QUÉ HACER:
1 - Enumera todo lo que, según el fragmento, dijo la presidenta.
2 - ¿Qué día prometió la presidenta lealtad a la Constitución, según el fragmento?
3 - Indica, por favor, si cada afirmación concuerda con el fragmento y cita las palabras que lo deciden: (a) el narrador le pidió el mail a la persona con quien hablaba; (b) la presidenta es de un partido distinto al del presidente anterior; (c) el general Bachelet murió de un paro cardíaco.

FRAGMENTO DEL DOCUMENTO:
------------------------------

Quería decirle que de alguna manera la justicia llegará, pero eso en realidad
suena más a política de consuelo que a certeza del alma. Entonces, le dije que
mi abuelo nunca había dejado de hablar de su padre y del regalo para su hija.
Nunca lo había olvidado. Le pedí su mail y corté.
Vuelvo a casa. Son más de
las siete de la tarde. Atravieso las montañas de la pre-cordillera de Santiago.
Hay una cola interminable de luces rojas delante de mí. No sé cuantas decenas
de coches y más coches. Es un otoño seco y sin demasado smog. A algunos
quilómetros de distancia hay una mujer presidente en La Moneda, apenas en su
cuarto día de gobierno. Recibió la banda presidencial de manos del primer
presidente socialista que termina su mandato en Chile. Ella también es socialista. Prometió lealtad a la
Constitución el sábado 11 de Marzo del 2006. Al otro día fue al cementerio a
llevarle flores a su padre, el general Bachelet. Se cumplían 32 años de su
muerte. Había fallecido de un paro cardíaco después de una sesión de torturas.
Dijo que sintió mucha rabia y odio durante años. Que ahora lo transformó en
algo positivo. No habló de perdón. En su
primer discurso dijo que no hay mañana sin ayer y que no olvidará nunca. Ahora los autos avanzan
delante de mí. Y suena una canción que se llama “Raptame del fin”.
Inevitablemente pienso en Valentina otra vez.

------------------------------

INFORMACIÓN PROPORCIONADA:
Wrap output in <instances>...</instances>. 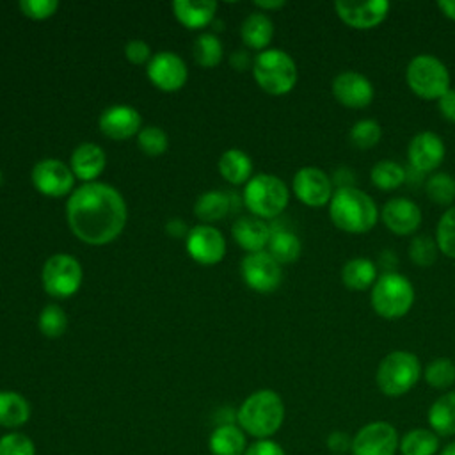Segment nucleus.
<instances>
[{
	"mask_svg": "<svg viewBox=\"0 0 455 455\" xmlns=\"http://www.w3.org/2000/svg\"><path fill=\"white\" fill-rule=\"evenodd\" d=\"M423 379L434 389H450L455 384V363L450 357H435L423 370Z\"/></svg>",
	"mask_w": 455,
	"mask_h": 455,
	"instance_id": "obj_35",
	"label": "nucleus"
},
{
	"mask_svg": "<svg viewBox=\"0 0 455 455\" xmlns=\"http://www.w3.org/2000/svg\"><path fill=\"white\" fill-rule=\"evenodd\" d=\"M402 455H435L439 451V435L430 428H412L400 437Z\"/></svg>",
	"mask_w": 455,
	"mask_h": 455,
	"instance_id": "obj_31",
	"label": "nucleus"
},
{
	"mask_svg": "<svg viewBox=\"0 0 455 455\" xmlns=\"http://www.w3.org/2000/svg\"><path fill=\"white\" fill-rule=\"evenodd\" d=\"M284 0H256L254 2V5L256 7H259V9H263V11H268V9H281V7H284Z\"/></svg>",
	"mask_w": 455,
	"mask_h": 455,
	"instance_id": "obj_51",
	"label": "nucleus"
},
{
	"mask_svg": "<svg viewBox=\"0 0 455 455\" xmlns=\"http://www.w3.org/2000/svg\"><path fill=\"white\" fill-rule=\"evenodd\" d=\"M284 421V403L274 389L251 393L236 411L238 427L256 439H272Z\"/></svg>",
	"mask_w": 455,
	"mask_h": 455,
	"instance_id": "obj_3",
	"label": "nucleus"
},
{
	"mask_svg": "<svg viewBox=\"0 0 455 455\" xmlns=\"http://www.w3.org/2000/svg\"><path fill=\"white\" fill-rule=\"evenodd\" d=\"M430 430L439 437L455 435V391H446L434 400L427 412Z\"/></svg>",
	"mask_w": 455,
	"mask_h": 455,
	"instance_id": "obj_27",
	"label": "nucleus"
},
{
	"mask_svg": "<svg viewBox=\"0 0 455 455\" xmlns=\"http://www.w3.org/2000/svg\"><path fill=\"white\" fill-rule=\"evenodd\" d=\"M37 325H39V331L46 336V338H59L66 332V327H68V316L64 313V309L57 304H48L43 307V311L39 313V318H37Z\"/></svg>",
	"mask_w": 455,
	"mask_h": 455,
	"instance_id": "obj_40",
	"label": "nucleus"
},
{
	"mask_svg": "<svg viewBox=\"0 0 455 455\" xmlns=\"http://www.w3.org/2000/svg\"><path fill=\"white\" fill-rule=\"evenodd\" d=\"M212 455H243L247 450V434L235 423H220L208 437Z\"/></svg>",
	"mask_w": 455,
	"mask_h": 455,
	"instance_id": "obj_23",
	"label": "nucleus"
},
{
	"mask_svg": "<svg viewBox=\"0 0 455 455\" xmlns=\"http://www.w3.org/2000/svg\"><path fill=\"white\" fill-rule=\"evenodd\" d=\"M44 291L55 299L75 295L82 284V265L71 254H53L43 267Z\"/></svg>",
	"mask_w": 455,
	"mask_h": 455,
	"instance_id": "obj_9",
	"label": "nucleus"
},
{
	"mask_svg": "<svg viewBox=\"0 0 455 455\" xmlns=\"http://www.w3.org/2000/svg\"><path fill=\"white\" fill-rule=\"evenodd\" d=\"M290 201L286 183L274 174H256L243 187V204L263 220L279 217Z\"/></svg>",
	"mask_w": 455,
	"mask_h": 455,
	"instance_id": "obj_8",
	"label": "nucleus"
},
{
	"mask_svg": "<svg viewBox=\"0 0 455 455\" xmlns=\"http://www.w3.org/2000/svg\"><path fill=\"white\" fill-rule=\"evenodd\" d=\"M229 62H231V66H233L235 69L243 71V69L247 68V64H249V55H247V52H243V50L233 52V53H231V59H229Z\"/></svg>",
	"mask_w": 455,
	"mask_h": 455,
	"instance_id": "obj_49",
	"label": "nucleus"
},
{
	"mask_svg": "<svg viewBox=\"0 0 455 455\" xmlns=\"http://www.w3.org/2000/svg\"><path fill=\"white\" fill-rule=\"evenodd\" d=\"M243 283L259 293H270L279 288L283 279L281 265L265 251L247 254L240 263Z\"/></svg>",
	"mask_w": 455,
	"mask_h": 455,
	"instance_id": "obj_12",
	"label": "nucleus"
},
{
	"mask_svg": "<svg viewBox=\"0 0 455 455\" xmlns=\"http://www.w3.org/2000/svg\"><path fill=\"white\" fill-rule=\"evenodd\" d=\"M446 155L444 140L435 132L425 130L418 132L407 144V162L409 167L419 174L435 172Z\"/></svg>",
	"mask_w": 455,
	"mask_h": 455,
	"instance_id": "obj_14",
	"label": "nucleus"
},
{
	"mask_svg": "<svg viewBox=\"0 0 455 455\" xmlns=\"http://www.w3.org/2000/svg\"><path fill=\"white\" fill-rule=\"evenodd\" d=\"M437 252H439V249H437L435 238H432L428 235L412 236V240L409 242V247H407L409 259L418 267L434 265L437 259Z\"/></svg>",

------------------------------

RESPUESTAS ESCRITAS:
1 -
- Que sintió mucha rabia y odio durante años.
- Que ahora lo transformó en algo positivo.
- En su primer discurso, que no hay mañana sin ayer.
- En su primer discurso, que no olvidará nunca.

2 - El sábado 11 de marzo de 2006.

3 -
(a) Sí: "Le pedí su mail y corté."
(b) No: "Ella también es socialista."
(c) Sí: "Había fallecido de un paro cardíaco después de una sesión de torturas."